**YOUR GOAL**
Look below for the lines from the one with "[camera trap, expert-labeled]" to the one with "A: Possum (common", and copy exactly those lines, both ends included.

Start of MATERIAL SHOWN

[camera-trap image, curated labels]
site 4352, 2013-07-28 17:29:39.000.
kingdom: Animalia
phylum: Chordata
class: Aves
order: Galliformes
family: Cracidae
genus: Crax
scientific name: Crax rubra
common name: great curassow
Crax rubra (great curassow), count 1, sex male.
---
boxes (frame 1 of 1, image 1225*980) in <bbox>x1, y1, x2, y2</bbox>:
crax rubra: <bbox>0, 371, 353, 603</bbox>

End of MATERIAL SHOWN
Start of MATERIAL SHOWN

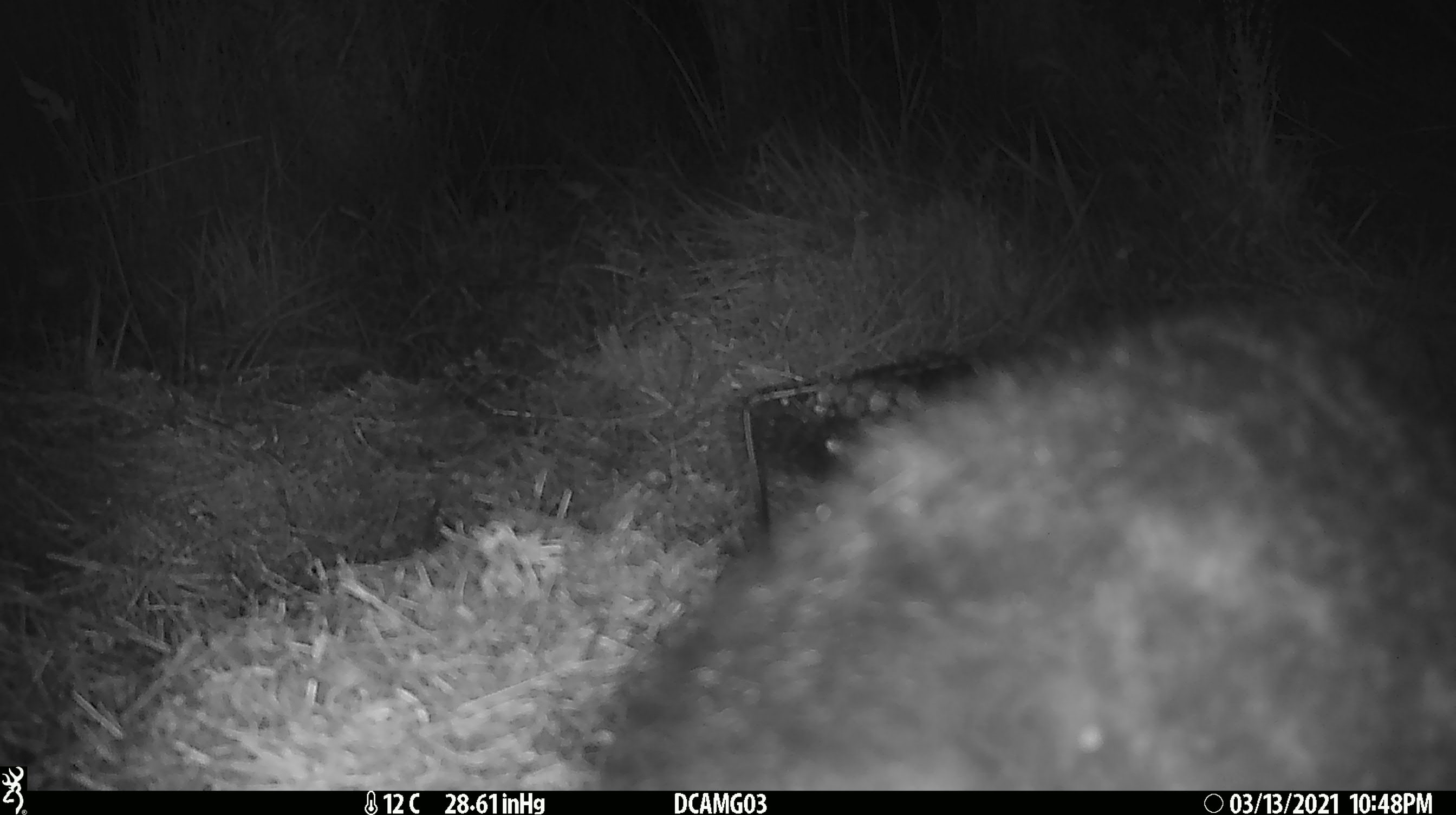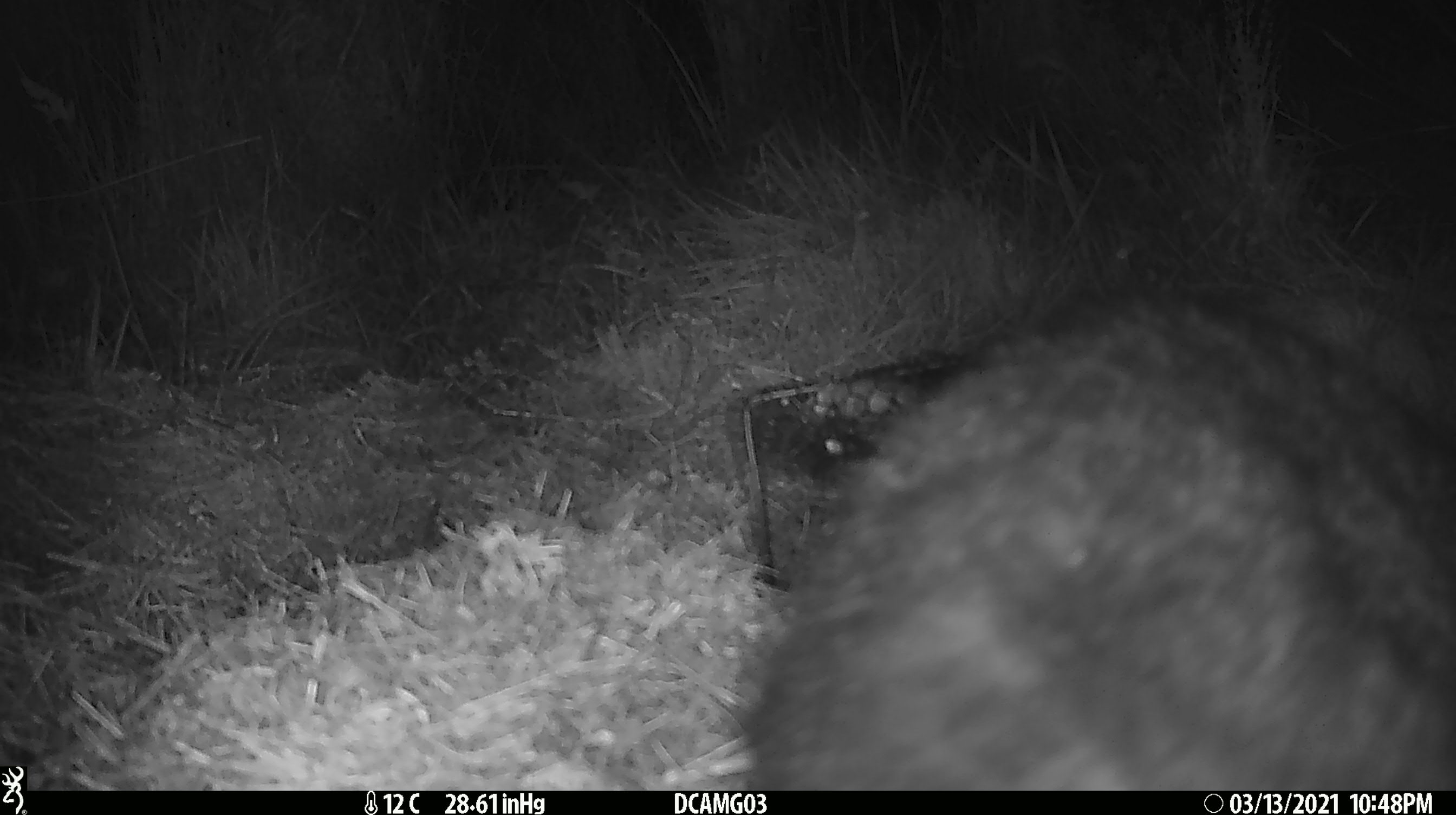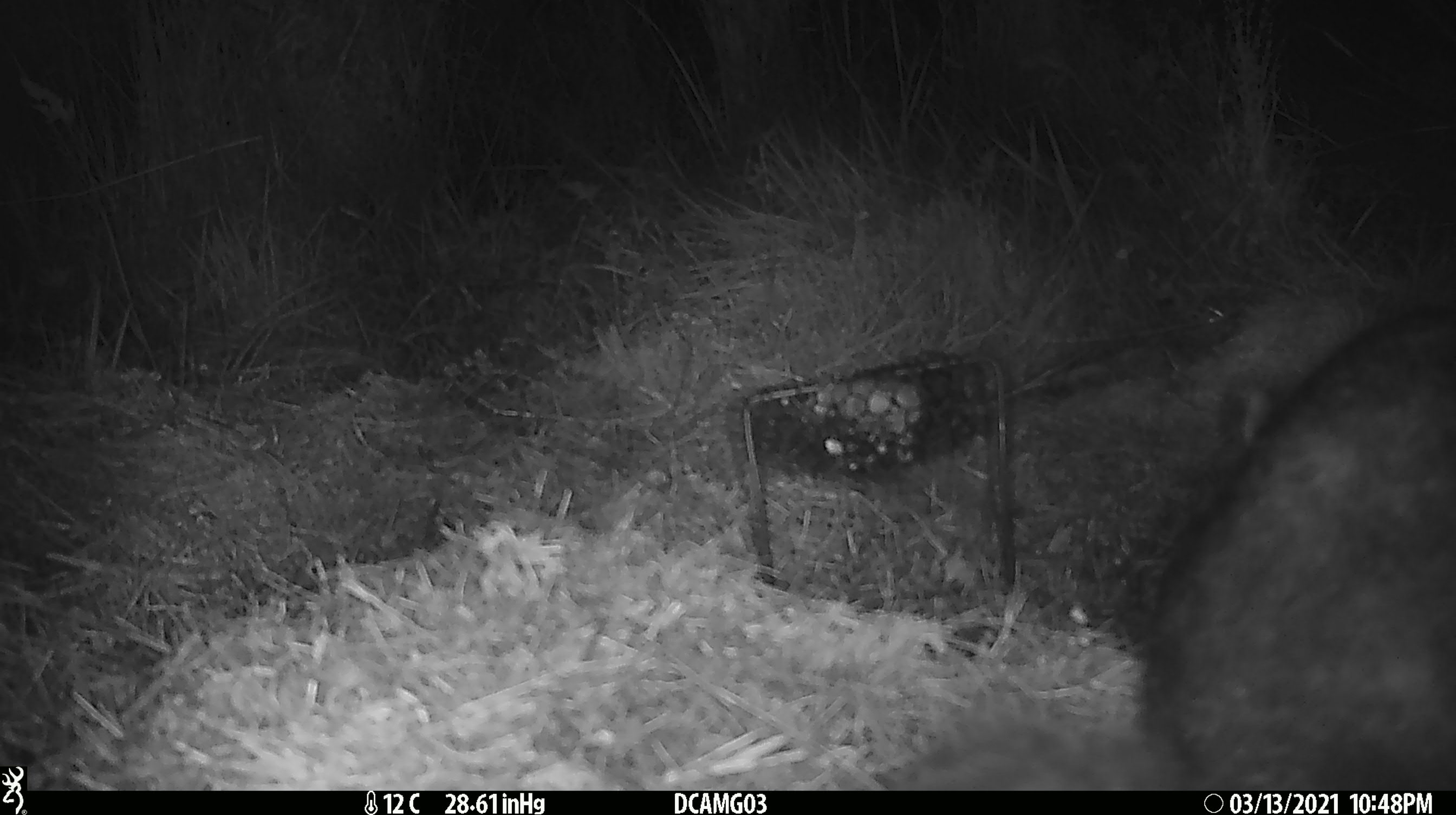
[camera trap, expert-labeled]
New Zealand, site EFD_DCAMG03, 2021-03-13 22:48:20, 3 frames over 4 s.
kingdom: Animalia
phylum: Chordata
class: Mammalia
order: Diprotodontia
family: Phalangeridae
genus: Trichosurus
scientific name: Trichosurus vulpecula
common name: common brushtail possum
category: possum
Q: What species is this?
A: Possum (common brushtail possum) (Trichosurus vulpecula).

End of MATERIAL SHOWN

**TASK ANSWER**
[camera trap, expert-labeled]
New Zealand, site EFD_DCAMG03, 2021-03-13 22:48:20, 3 frames over 4 s.
kingdom: Animalia
phylum: Chordata
class: Mammalia
order: Diprotodontia
family: Phalangeridae
genus: Trichosurus
scientific name: Trichosurus vulpecula
common name: common brushtail possum
category: possum
Q: What species is this?
A: Possum (common brushtail possum) (Trichosurus vulpecula).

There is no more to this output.